__Given exercise 1__:
List each section heading that appears in the service text.
__Given exercise 2__:
Please copy the stretch of the service text from "Open for me" through "Christ our Lord.".
__Given exercise 3__:
In the service text, which two people recognized him as their Lord in their old age?

__Selected passage__:
>>>
Dear friends: forty days ago we celebrated the birth of our Lord Jesus Christ. Now we recall the day on which he was presented in the Temple, when he was offered to the Father and shown to his people. As a sign of his coming among us, his mother was purified, as we now come to him for cleansing. In their old age Simeon and Anna recognised him as their Lord, as we today sing of his glory.

Today we celebrate both the joy of his coming and his searching judgement, looking back to the day of his birth and forward to the coming days of his passion.

Opening Verse of Scripture Psalm 118:19

Open for me the gates of righteousness; I will enter and give thanks to the LORD.

Collect Prayer for the Day—Before we read we pray

Almighty and ever-living God, clothed in majesty, whose beloved Son was this day presented in the Temple, in substance of our flesh: grant that we may be presented to you with pure and clean hearts, by your Son Jesus Christ our Lord, who is alive and reigns with you, in the unity of the Holy Spirit, one God, now and for ever.

Lord Jesus Christ, light of the nations and glory of Israel: make your home among us, and present us pure and holy to your heavenly Father, your God, and our God.

Eternal Lord, our beginning and our end: bring us with the whole creation to your glory, hidden through past ages and made known in Jesus Christ our Lord.

First Bible Reading  Malachi Chapter 3:1-5

"See, I will send my messenger, who will prepare the way before me. Then suddenly the Lord you are seeking will come to his temple; the messenger of the covenant, whom you desire, will come," says the LORD Almighty. But who can endure the day of his coming? Who can stand when he appears? For he will be like a refiner's fire or a launderer's soap. He will sit as a refiner and purifier of silver; he will purify the Levites and refine them like gold and silver. Then the LORD will have men who will bring offerings in righteousness, and the offerings of Judah and Jerusalem will be acceptable to the LORD, as in days gone by, as in former years. "So I will come near to you for judgment. I will be quick to testify against sorcerers, adulterers and perjurers, against those who defraud labourers of their wages, who oppress the widows and the fatherless, and deprive aliens of justice, but do not fear me," says the LORD Almighty.
<<<
__Data shown__:
>>>
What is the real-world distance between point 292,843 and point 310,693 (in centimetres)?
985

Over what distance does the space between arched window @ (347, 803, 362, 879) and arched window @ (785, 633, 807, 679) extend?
<<<
__Task response 1__:
Opening Verse of Scripture Psalm 118:19
Collect Prayer for the Day—Before we read we pray
First Bible Reading Malachi Chapter 3:1-5

__Task response 2__:
Open for me the gates of righteousness; I will enter and give thanks to the LORD.

Collect Prayer for the Day—Before we read we pray

Almighty and ever-living God, clothed in majesty, whose beloved Son was this day presented in the Temple, in substance of our flesh: grant that we may be presented to you with pure and clean hearts, by your Son Jesus Christ our Lord, who is alive and reigns with you, in the unity of the Holy Spirit, one God, now and for ever.

Lord Jesus Christ, light of the nations and glory of Israel: make your home among us, and present us pure and holy to your heavenly Father, your God, and our God.

Eternal Lord, our beginning and our end: bring us with the whole creation to your glory, hidden through past ages and made known in Jesus Christ our Lord.

__Task response 3__:
Simeon and Anna.